[Spatial relation data]
━━━━━━━━━━━━━━━━━━━━

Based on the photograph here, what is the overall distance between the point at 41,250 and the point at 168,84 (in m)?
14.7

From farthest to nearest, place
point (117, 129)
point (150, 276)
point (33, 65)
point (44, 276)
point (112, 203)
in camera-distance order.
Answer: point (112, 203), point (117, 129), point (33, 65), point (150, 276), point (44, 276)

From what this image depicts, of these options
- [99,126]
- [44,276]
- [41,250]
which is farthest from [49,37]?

━━━━━━━━━━━━━━━━━━━━

**Written problem**
Copy the lines of the data starting at the line that contains "From what this" and ending at the last line of the data, both ends included.

**Response to this exercise**
From what this image depicts, of these options
- [99,126]
- [44,276]
- [41,250]
which is farthest from [49,37]?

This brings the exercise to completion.